** start Extract to read **
Thanks Camlorn, finally an engine that really makes 3D sound heard. I hope the Python wrapper will arrive soon.

2020-04-27 10:11:05

yeah. i also can't wait for a python rapper.

best regards
never give up on what ever you are doing.

2020-04-27 15:15:46

Will be following this. THanks for the effort big_smile

If you like what I do, Feel free to check me out on GitHub, or follow me on Twitter

2020-04-27 16:56:28

Hi.
Last time I tried Open AL I thought that I saw some filters which you can apply to the effects. Are you planning to add those, or is reverb going to be the only thing you add besides HRTF?

2020-04-27 18:23:36

@5
I'm doing the most important things first, but I plan for this to go as far as allowing DSP-capable people to write their own effects.  I don't think that I will be matching OpenAL parameters however, both because OpenAL actually provides way more than is useful and also because for i.e. echo it's convenient to have some other arrangements that let you do things like the Shades of Doom thing for hallways.  There will be parameters, and plenty of them, but probably not the ones in the OpenAL manual.  In general literally 50+ sliders for your effect which the hardware can implement however it wants is only useful to masochists.
** end Extract to read **
** start Supplied material **
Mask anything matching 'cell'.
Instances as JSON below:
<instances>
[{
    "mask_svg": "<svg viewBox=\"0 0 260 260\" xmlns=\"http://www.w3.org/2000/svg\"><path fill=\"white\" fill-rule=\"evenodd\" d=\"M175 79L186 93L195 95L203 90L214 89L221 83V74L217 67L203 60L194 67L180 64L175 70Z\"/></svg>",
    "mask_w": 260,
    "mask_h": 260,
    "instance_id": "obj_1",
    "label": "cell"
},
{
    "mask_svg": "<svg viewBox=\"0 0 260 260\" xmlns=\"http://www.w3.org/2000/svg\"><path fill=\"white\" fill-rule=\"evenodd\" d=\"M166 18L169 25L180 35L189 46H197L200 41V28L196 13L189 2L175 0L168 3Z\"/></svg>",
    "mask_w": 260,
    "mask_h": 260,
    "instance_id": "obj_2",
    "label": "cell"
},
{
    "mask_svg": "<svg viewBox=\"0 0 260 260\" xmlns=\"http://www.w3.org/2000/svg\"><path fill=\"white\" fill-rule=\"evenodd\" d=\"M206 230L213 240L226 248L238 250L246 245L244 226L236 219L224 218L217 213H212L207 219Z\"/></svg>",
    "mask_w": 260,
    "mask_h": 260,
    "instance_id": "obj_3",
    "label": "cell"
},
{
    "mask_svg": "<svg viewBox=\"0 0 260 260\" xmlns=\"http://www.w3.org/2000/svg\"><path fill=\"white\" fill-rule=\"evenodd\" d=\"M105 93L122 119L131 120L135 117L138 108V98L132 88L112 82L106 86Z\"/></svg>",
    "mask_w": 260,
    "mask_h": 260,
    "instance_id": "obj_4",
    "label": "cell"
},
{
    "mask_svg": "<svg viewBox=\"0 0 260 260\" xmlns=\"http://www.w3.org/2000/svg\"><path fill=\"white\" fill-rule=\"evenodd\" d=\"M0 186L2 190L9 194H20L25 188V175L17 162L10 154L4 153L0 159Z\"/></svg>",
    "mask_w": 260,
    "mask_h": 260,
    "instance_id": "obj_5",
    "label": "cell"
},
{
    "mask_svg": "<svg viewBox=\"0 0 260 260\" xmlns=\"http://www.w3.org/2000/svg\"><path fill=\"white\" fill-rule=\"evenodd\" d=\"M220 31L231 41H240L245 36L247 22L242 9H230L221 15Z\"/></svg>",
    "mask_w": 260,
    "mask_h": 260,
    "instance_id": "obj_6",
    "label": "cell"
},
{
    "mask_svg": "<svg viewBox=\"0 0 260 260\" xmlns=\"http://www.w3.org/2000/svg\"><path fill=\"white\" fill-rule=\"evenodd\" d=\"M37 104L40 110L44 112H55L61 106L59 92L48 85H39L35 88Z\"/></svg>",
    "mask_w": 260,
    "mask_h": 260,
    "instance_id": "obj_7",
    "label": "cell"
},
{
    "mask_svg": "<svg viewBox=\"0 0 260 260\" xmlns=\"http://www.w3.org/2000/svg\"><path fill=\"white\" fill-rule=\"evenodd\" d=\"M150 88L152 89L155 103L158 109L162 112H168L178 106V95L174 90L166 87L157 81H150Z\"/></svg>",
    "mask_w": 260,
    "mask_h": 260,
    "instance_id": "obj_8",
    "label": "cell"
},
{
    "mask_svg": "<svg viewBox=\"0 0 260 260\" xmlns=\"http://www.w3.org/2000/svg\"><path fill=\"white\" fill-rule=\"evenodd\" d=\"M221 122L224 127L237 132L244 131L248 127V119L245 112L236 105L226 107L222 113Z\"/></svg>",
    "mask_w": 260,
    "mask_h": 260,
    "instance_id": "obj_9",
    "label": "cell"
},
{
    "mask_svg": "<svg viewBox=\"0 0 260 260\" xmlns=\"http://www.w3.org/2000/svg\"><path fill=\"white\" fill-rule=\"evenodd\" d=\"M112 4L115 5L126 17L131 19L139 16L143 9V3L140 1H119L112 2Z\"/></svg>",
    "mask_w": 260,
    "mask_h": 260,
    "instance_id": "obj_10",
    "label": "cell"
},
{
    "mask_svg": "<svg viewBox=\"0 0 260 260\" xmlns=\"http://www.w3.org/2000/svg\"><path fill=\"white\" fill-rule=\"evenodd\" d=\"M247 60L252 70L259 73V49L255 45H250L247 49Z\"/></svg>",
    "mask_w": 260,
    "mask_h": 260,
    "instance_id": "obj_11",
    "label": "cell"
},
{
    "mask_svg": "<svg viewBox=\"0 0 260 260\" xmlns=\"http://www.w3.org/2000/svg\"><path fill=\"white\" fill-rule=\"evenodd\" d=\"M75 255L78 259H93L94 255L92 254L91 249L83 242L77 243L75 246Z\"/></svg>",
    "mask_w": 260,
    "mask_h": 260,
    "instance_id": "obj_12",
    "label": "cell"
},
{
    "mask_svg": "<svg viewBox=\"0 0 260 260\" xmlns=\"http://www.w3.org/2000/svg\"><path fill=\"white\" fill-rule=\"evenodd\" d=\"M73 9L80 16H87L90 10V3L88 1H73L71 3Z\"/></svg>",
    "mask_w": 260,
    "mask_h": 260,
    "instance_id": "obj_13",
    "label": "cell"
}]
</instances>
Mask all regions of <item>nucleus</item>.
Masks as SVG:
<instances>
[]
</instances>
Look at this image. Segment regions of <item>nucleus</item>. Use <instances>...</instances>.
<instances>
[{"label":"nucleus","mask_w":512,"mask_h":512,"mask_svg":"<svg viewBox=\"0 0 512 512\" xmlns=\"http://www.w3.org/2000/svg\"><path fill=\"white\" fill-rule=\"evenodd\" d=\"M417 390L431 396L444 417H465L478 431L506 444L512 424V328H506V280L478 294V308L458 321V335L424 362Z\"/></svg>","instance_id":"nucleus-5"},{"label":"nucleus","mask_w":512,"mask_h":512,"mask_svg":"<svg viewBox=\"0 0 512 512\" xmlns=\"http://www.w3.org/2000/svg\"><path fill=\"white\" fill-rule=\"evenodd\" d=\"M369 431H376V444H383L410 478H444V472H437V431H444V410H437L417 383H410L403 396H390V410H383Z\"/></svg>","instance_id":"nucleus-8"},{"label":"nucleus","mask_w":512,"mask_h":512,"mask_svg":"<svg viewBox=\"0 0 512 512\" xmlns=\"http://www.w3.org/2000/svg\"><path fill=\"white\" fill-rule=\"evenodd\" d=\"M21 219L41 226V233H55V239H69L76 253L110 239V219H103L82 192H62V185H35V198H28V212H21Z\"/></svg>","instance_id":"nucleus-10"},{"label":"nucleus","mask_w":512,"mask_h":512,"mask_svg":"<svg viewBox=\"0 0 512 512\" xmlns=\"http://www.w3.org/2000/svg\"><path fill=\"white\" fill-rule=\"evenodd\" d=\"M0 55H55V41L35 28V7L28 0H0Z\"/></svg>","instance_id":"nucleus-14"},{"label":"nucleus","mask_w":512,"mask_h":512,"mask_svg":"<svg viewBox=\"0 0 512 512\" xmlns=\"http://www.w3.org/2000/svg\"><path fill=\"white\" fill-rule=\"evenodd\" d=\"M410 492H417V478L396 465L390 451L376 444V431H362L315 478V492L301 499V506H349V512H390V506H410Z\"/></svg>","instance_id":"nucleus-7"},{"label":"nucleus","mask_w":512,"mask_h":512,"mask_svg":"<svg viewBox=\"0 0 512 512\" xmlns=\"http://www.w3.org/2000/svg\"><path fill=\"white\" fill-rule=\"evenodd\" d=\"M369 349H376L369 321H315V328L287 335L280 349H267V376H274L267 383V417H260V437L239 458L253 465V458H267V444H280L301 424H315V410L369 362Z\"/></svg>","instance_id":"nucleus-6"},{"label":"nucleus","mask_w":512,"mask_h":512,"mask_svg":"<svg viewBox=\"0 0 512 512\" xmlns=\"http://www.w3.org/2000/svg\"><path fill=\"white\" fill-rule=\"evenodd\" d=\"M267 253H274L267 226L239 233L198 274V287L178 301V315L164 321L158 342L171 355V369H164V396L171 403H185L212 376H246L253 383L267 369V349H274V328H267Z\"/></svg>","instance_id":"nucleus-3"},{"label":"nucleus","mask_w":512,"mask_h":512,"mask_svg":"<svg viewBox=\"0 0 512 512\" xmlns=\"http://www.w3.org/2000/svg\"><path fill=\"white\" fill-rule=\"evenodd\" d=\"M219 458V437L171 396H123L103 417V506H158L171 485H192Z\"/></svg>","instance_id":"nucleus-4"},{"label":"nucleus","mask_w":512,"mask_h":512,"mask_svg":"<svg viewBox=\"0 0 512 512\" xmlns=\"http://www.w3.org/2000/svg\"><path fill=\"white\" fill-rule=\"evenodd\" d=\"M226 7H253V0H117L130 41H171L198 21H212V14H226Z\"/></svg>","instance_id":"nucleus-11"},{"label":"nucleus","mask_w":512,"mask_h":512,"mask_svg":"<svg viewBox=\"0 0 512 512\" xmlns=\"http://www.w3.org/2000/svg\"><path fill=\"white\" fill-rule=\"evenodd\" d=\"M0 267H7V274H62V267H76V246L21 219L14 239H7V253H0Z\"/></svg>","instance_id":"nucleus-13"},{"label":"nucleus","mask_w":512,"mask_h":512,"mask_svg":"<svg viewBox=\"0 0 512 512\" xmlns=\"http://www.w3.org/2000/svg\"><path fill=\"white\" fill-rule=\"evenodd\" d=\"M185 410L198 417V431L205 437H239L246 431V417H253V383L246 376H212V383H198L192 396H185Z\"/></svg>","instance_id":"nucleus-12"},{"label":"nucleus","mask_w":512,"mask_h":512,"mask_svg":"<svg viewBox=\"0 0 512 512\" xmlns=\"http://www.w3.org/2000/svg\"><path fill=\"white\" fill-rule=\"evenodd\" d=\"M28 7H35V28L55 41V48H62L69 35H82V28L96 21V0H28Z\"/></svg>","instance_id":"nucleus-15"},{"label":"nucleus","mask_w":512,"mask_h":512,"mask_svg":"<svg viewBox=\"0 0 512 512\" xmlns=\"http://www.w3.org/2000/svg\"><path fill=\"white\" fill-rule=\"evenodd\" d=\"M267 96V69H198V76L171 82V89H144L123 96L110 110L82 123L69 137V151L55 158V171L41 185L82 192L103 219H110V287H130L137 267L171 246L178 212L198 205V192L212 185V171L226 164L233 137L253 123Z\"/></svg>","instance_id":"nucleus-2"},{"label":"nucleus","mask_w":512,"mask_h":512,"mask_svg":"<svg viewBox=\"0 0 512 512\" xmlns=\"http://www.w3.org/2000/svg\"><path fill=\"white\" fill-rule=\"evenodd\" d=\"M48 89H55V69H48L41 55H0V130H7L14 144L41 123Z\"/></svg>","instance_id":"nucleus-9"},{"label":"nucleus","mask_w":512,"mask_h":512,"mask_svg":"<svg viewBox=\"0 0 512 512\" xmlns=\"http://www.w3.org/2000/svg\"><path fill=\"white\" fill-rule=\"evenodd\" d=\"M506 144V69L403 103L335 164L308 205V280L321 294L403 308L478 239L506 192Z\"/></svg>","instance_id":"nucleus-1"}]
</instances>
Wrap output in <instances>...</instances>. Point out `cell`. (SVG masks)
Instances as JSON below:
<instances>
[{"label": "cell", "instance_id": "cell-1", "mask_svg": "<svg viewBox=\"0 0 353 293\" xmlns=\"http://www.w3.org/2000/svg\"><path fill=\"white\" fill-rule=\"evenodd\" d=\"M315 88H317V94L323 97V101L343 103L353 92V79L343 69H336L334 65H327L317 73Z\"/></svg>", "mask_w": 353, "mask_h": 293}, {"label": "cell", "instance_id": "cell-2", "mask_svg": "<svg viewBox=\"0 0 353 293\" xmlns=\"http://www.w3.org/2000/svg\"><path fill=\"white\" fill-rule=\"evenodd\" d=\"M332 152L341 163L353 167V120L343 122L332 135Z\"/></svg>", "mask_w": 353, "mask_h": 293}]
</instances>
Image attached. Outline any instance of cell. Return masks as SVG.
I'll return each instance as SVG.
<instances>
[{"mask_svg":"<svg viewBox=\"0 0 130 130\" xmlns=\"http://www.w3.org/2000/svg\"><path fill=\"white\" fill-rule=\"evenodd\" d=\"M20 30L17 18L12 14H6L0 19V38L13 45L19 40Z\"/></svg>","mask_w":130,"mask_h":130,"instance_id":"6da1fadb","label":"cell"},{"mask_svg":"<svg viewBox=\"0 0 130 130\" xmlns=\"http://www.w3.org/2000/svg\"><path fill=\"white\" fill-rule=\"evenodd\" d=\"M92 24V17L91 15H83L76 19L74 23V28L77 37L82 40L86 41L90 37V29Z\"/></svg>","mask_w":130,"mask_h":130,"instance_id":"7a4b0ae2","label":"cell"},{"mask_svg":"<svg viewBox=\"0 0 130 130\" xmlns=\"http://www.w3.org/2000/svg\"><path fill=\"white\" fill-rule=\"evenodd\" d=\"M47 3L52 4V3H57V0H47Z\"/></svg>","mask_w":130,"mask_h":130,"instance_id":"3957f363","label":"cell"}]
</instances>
** end Supplied material **
Exercise task A.
In the forum thread about the 3D sound engine, what does the first post hope will arrive soon?
Exercise task B.
Carry the forum thread about the 3D sound engine forward from its last sentence.
The lines above come from a separate source.

Right answer A.
The Python wrapper.

Right answer B.
The signal graph for a source will eventually go as follows, each stage feeding into the next:

One or more generators which output sound.
A set of effects that apply to all generators on a source, one after another.
A set of effects that bypass panning and route directly to speakers, for example echo.
HRTF/stereo/no panning, reverb (with reverb zones), other spacialization stuff.

The first stage gets implemented first, the last stage is halfway done.  Then comes the C API and Python package. Then reverb (but not reverb zones).  Then a more comprehensive manual and a synthizer.github.io or something for the manual.  Then after that I prioritize depending on what's easy: for instance simple filters are exposing something I've already got, as is echo, but chorus and nonlinear stuff like waveshapers are decidedly harder and full-on custom effects has too many open design questions for me to even estimate the effort yet.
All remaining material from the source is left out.